▸ Extract:
More specifically, a first plurality of pins 18 may extend away from 
perimeter region 14 of platen 12 and a second plurality of pins 20 may 
extend away from said interior region 16 of platen 12. In the preferred 
embodiment, pins 18 and 20 are of equal length and are spaced equally on 
their respective regions. As described more fully hereinafter, it is the 
unique configuration and positioning of these pins which forms a 
significant aspect of the subject invention. 
As can be seen in FIG. 1B, in the preferred embodiment, tool 10 comprises 
five separate components or sections. As depicted in FIG. 1B, these five 
sections include a central member which forms interior region 16, and four 
outer sections which form perimeter region 14. Therefore, perimeter region 
14 may comprise a first section 22, a second section 24, a third section 
26 and a fourth section 28. By way of conventional methods of attachment, 
each of the four outer sections and interior region 16 can be attached 
together to form tool 10. Preferably, the five components or sections are 
mounted to an aluminum block. 
In the preferred embodiment, first region 14 extends around the perimeter 
of platen 12, and second region 16 may be disposed within first region 14. 
Therefore, second region 16 may be surrounded by first region 14. 
Preferably, interior region 16 is a flat planar surface, centrally located 
on platen 12. 
As illustrated in FIGS. 2 and 3, first region 14 is skewed in relation to 
second region 16, thus providing a sloped configuration about the 
perimeter of platen 12. In the preferred embodiment (see FIG. 3), an angle 
of 175 degrees is formed between the planar surface of perimeter region 14 
and the planar surface interior region 16. Therefore, there is a skew 
angle (.theta.) of 5 degrees between perimeter region 14 and inner region 
16. 
It should be understood that other degrees of skew may be employed in the 
subject invention, and the invention is in no way limited to the 5 degrees 
described above. Depending upon the nature and characteristic of the weld 
desired, it may be advantageous to provide a skew greater or less than 5 
degrees. Therefore, the angle formed between the planar surface of 
perimeter region 14 and the planar surface interior region 16 may be less 
than 180 degrees. The specific skew ultimately selected will depend on a 
variety of characteristics, including, for example, the degree of recess 
desired for the perimeter region of the heel pad into the floor mat.

▸ Material:
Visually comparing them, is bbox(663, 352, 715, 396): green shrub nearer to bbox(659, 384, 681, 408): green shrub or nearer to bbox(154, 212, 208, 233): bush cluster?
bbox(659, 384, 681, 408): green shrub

▸ Aim:
Copy out the section of the tool description starting at "Therefore, second region" and ending at "on platen 12.", renaming "platen" as "base plate" throughout.

▸ Worked answer:
Therefore, second region 16 may be surrounded by first region 14. 
Preferably, interior region 16 is a flat planar surface, centrally located 
on base plate 12.